Riesenmaschine

19.12.2005 | 00:38 | Vermutungen über die Welt

Körperteile loswerden


(Dieses Bild wurde vorsichtshalber entfernt und taucht wieder auf, sobald sich die Autorin oder der Autor um die Klärung der Bildrechte gekümmert hat.)
Nachdem sich die BIIDler in letzter Zeit verstärkt in die Debattenöffentlichkeit drängen mit ihrem Wunsch, sich vorsätzlich zu verstümmeln, damit ihr Sehnen zurecht als "angeborene Kondition" anerkannt wird, Bodybuilder hingegen zu Unrecht noch nicht als suchtkranke Narren eingestuft werden, taucht jetzt wieder saisonalbedingt verstärkt ein Zwitter zwischen beiden auf, der Short Track Läufer. Dieser Sport zählt, vergleichbar mit dem schieren Terror des Eisspeedway zweifellos zu den brutalsten, rasantesten, und gleichzeitig graziösesten; die Läufer müssen schnittdichte Unterwäsche, Handschuhe und Rollkragen tragen, weil die Verletzungsgefahr durch die messerscharfen Kufen so gross ist, ihre Füsse sind in den Kurven der enormen Kraft von 1500 Kilopond ausgesetzt, und deshalb ist bei den Profis ein Bein asymmetrisch dicker und das andere, abstossende, dünner ausgeprägt, was aber keine Auswirkungen auf die Eleganz des Ganzen hat, solange sie nicht gehen, sondern gleiten, und dabei kaum mehr Lärm machen als das Rascheln einer Libelle bei ihrem Knisterflug. Wie man eines seiner Gliedmassen auch anders verlieren kann, zeigt der Yogi, der irgendwo im Himalaya sitzt und seit sechzehn Jahren seinen mittlerweile vollkommen schwarzen, verdorrten Arm in die Höhe hält, was in diesem entsetzlich hohlen und eitlen Buch beschrieben wird.

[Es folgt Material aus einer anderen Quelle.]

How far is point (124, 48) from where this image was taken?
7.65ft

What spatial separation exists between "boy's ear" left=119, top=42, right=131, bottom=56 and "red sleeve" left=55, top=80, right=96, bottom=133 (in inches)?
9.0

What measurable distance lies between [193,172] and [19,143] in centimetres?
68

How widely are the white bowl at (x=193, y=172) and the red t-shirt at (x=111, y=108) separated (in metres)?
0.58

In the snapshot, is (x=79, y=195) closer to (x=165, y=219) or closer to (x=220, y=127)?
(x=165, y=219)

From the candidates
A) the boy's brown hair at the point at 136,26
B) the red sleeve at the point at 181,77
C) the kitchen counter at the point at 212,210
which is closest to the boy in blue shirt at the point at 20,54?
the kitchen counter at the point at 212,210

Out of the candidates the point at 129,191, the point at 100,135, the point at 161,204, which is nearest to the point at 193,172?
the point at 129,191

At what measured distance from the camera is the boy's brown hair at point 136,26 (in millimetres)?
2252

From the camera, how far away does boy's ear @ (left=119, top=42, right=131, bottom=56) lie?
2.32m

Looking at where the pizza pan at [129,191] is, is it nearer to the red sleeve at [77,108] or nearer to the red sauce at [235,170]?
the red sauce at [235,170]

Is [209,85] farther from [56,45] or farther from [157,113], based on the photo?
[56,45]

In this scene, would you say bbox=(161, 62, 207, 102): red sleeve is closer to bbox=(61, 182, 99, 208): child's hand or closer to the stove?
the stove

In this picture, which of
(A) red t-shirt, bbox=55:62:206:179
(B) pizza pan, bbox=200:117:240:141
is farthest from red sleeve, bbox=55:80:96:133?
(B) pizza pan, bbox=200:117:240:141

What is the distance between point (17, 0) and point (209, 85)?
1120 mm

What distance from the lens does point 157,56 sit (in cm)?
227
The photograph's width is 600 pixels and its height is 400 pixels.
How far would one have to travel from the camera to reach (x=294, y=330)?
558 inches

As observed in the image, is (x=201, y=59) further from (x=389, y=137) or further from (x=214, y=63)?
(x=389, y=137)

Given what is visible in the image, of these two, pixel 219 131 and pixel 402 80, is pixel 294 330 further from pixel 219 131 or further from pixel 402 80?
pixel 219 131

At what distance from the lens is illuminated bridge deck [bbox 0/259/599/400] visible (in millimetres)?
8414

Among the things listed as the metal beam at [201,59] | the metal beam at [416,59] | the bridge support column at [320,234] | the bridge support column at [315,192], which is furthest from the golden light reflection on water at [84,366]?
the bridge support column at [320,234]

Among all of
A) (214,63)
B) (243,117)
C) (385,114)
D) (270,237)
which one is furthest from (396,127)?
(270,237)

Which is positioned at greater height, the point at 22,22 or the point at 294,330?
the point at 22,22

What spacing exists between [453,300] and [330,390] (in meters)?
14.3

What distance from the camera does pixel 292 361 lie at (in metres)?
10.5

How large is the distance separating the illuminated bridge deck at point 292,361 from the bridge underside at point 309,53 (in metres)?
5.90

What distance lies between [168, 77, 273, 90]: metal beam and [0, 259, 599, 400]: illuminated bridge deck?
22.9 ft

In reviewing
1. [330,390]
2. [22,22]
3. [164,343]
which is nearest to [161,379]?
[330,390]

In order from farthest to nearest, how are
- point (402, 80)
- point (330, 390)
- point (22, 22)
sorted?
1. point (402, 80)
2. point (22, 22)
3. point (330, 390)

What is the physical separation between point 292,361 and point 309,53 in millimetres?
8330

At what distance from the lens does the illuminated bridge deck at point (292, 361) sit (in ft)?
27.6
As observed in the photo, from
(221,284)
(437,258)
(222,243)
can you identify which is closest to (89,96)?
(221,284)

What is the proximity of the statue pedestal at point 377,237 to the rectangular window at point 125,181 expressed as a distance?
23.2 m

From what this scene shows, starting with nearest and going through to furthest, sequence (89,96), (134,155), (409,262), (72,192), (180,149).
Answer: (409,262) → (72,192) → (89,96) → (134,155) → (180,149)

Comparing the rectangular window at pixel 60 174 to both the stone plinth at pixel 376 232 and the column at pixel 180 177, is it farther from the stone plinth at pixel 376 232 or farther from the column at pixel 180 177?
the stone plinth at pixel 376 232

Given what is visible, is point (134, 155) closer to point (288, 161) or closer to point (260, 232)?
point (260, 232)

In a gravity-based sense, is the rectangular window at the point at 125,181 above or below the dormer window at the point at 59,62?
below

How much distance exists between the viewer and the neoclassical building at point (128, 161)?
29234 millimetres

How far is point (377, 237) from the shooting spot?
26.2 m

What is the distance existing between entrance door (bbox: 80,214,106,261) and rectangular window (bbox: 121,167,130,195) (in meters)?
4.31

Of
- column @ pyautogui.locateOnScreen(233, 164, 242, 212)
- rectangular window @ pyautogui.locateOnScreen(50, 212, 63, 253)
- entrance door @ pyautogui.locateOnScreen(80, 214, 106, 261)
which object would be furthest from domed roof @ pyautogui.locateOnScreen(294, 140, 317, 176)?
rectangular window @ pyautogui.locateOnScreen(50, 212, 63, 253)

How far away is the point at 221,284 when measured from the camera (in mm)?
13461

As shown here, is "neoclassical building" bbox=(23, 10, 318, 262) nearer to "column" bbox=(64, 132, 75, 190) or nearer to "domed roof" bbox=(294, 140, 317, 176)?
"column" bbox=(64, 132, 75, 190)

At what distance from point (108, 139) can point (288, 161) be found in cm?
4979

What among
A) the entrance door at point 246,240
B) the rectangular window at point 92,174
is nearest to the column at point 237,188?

Tex Rubinowitz | Dauerhafter Link


17.12.2005 | 18:22 | Anderswo | Alles wird schlechter

Das Waldemar Massaker


(Dieses Bild wurde vorsichtshalber entfernt und taucht wieder auf, sobald sich die Autorin oder der Autor um die Klärung der Bildrechte gekümmert hat.)
Nachdem dem türkischen Schriftsteller Orhan Parmuk momentan der Prozess gemacht wird, weil er das türkische Volk verunglimpft hat, indem er an das Massaker an den Kurden und Armeniern erinnerte, erinnern wir uns an einen anderen ca. neun Jahre zurückliegenden Fall von Volksverunglimpfung, als nämlich der Kärntner Lokalpolitiker Jörg Haider, mühsam seinen Neid unterdrückend, dem damaligen österreichischen Bundeskanzler Franz Vranitzky vorwarf, er sei "der Weltmeister im Belügen der Österreicher". Der deutsche Dramatiker Max Goldt setzte noch eins drauf, indem er fragte, ob diese Meisterschaft jedes Jahr ausgeübt werden würde. Er wollte nämlich auch gerne einmal mitmachen, und proklamierte in einem offenen Brief an das Volk, dass die Jahrtausendwendenfeier erstens bereits am 1.1.1997, und zweitens nicht wie üblich auf dem Stephansplatz stattfände, weil dort die Weltmeisterschaft im Tortenheben der Frauenwahnsinnigmacher ausgetragen würde, das Jahreswechselfest würde dadurch kurzfristig in den Richard-Waldemar-Park verlegt. "Geht alle hin, denn es wird euer letztes schönes Silvester. Am 1.7.97 wird Österreich ja von Grossbritannien an China zurückgegeben".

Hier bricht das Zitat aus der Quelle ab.